On The Big Screen Reviews

The Hard Stop – Review

The world is a precarious one at the moment, especially if you are black. The minority masses are, quite rightly, sick of the corrupt institutions that lay waste their lives because of fear. An unfounded fear, by the way, that is cultivated by organisational racism and hate. The rise of slayings by police have hit a critical point, with the deaths of victims sparking anger and riots in America and the United Kingdom under the name of Black Lives Matter. There has to be a change, especially with the police who handle a gun and chose to kill without a thought, spreading their hate through their brutal policing tactics.

In the UK, we turn to America with a frown like an adult who has an unruly child but, even though we have limited gun violence, we have still killed detendees in prison or during arrest. Of recent years, Mark Duggan’s death at the hands of officers still sends shockwaves in our society. The Hard Stop is an intimate and powerful look at the incident in 2011, the riots that occurred afterwards, and two men battling for justice for Mark.

Directed by George Amponsah, The Hard Stop follows Kurtis Henville and Marcus Knox-Hooke after the death of Duggan, a great friend of theirs. Following their lives after the murder and the spark that lit the whole of London, and parts of the UK, on fire, this intricate documentary looks at Duggan, Henville, and Knox away from the thuggish portrayal the media illustrates them as. The emotional depiction of life on the streets of London always shows a world of racism and brutality also follows the riots in 1985 that saw DC Blakelock murdered on Broadwater Farm and the tension that has mounted between the black community and the police force since. Leading up to present day, The Hard Stop sees Knox and Henville trying to look forward to a brighter future.

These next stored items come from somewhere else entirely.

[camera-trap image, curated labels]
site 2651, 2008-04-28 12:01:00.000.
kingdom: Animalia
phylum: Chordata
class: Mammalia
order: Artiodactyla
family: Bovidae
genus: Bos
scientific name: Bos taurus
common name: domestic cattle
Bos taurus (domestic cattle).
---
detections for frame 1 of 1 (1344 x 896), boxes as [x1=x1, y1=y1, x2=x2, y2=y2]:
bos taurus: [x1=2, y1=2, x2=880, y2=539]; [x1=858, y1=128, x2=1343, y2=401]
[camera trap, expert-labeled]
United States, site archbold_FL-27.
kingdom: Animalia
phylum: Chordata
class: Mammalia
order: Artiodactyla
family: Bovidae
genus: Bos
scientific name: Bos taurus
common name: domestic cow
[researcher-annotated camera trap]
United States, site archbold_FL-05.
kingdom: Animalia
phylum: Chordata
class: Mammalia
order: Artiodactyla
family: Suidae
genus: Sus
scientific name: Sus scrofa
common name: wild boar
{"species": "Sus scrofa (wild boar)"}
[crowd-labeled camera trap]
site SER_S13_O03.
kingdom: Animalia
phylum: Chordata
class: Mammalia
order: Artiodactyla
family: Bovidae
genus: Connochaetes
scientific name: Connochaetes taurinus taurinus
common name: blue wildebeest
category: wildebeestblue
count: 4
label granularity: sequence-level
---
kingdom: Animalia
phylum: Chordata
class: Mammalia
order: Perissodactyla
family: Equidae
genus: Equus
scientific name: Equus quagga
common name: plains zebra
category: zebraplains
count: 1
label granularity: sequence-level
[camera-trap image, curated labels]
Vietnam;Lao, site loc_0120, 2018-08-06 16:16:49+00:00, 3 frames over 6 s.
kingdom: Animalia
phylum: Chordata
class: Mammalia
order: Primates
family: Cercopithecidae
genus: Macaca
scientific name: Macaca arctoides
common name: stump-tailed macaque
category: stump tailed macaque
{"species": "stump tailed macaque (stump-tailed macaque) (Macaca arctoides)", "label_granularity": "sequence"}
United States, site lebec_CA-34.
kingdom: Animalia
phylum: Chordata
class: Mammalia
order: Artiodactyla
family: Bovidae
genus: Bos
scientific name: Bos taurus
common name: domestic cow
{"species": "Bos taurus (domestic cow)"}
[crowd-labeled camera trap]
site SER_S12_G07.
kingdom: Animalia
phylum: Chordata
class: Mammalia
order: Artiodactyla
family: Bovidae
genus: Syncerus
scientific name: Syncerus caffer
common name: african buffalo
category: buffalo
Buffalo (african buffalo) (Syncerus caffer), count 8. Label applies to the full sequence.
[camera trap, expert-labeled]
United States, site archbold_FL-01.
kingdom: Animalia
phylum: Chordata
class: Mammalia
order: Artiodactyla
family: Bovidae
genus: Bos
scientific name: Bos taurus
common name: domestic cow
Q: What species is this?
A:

Amponsah directs an ardent documentary that showcases the lives beneath the headlines and how people can discriminate without a thought. Following two close friends of Duggan as the try desperately to make sense of events that lead to the death of their friend, as well as navigating the storm afterwards that sees Marcus face trial, attend prison, and be released for supposedly instigating the riots – despite him trying to stop escalation, The Hard Stop becomes a portrayal of the unrest and the experiences of the men involved. Fleshing out the men beyond a face on screen, the almost poetic film tackles racism as well as the paving of the future for all involved.

The social political history and present is rife in Amponsah’s work here but the director is not making brash and damning statements that he could easily have made. He is telling the stories of the pair as they navigate a world so seemingly against them. From their childhood to present day, the influence of gangs and the oppression of the government forces have heavily influenced their lives. Yet Amponsah is determined to showcase the humanity here, an often unseen element to “thuggery” and he succeeds in viscerally and urgently allowing Henville and Knox-Hooke to be themselves, so the audience can see their lives, and learn of their world – the good, the bad, and the grief-stricken

It’s so terribly easy to believe what the media tells you and we all look at others with our unsupported judgement. The Hard Stop looks to tell another side beyond the tabloids and the case rulings. Though the riots contained opportunist and people who didn’t relate to the anger of Duggan’s death – a fact that both involved lament as disastrous and unfair of the peaceful protest – The Hard Stop shows the truth and the souls that are affected by day to day discrimination as they attempt to regain their lives back as well as teach future generations.

In this state of unease, The Hard Stop storms with passion, determination, and significance. There is an importance that lingers from the Martin Luther King quote at the beginning to the Tolstoy one at the end. No second is wasted to allow this very real and devastating world to come to light. With redolent imagery of the pair driving or simply walking down the streets mixed with present interviews and news footage, The Hard Stop makes an impacting statement that lives should not be as wasted as Duggan’s and our own prejudices could hamper the truth.

In this climate, no documentary is as important as The Hard Stop is now.